Work required: Scan the listing below for the word "gehen" and copy every line where it occurs.

Dataset:
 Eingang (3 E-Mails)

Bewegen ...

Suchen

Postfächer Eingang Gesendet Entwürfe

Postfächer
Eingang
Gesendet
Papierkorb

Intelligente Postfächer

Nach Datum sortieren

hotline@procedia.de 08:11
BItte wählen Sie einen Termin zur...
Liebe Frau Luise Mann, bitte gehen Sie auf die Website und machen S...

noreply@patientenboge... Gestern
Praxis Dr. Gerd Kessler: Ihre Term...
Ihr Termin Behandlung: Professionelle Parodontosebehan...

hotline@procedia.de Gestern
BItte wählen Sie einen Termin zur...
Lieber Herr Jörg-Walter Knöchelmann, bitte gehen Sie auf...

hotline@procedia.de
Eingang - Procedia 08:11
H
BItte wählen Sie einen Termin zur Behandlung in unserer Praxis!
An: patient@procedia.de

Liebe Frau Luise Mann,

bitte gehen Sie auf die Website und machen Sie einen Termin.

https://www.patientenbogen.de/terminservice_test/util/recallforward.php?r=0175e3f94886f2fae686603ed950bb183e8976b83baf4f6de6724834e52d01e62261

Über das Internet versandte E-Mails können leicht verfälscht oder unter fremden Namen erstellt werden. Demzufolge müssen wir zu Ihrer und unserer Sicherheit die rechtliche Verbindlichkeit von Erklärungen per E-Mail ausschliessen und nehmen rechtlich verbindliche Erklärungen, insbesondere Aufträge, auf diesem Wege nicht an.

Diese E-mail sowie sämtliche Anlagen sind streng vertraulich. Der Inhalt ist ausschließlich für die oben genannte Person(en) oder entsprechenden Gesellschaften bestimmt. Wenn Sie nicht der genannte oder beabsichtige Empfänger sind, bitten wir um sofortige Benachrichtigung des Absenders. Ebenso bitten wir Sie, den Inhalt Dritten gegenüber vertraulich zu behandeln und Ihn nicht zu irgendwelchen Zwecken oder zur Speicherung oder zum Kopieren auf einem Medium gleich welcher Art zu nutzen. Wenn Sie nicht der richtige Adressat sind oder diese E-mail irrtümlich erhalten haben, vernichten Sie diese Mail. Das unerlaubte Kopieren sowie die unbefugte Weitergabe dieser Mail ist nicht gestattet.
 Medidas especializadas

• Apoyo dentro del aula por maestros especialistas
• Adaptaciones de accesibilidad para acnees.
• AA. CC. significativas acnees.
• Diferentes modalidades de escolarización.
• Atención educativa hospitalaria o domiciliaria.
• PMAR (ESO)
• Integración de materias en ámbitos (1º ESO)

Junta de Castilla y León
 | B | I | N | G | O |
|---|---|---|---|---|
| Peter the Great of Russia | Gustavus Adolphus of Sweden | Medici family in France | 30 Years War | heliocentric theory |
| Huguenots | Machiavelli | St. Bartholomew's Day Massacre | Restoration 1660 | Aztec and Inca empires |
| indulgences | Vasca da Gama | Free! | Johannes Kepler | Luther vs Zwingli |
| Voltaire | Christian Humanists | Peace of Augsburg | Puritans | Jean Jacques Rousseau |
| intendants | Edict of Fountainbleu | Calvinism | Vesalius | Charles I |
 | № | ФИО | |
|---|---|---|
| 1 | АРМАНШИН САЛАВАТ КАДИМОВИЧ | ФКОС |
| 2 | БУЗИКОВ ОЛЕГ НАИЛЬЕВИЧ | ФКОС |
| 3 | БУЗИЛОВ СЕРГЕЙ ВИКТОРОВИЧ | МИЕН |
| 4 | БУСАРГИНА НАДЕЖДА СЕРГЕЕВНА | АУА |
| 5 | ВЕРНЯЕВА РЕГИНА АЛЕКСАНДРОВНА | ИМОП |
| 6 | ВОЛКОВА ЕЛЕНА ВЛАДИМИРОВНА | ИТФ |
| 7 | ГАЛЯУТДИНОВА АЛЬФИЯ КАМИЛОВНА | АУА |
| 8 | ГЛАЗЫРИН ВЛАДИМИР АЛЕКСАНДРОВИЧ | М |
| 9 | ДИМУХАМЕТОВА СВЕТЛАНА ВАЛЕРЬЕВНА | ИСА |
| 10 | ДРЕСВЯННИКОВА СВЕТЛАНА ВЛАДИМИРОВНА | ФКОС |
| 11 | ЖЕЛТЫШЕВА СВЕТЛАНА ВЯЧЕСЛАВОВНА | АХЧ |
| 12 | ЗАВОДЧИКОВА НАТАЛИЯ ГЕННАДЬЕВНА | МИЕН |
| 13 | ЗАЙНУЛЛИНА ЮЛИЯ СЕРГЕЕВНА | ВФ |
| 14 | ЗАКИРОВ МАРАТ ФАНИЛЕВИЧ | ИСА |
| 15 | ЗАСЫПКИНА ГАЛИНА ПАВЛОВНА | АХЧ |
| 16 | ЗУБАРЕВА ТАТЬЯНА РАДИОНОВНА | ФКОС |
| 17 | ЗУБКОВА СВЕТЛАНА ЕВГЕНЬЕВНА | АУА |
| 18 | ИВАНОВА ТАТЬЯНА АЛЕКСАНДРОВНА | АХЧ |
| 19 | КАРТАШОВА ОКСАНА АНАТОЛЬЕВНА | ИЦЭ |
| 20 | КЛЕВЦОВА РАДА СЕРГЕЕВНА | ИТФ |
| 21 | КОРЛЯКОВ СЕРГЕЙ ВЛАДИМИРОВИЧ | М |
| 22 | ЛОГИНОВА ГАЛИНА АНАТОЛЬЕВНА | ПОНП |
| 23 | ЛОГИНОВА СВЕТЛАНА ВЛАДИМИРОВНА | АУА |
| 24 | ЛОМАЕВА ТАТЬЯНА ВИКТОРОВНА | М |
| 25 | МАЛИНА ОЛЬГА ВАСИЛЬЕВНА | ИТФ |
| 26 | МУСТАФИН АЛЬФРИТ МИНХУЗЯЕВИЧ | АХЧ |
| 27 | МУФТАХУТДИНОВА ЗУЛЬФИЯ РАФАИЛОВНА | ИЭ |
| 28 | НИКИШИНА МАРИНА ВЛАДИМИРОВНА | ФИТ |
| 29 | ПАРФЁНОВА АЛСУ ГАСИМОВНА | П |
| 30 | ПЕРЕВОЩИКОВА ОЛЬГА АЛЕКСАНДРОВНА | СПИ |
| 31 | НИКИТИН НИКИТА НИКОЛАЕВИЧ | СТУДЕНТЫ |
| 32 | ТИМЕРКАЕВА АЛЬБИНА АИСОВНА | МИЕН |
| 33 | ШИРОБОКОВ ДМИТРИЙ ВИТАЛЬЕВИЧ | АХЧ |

Finished task:
Liebe Frau Luise Mann, bitte gehen Sie auf die Website und machen S...
Lieber Herr Jörg-Walter Knöchelmann, bitte gehen Sie auf...
bitte gehen Sie auf die Website und machen Sie einen Termin.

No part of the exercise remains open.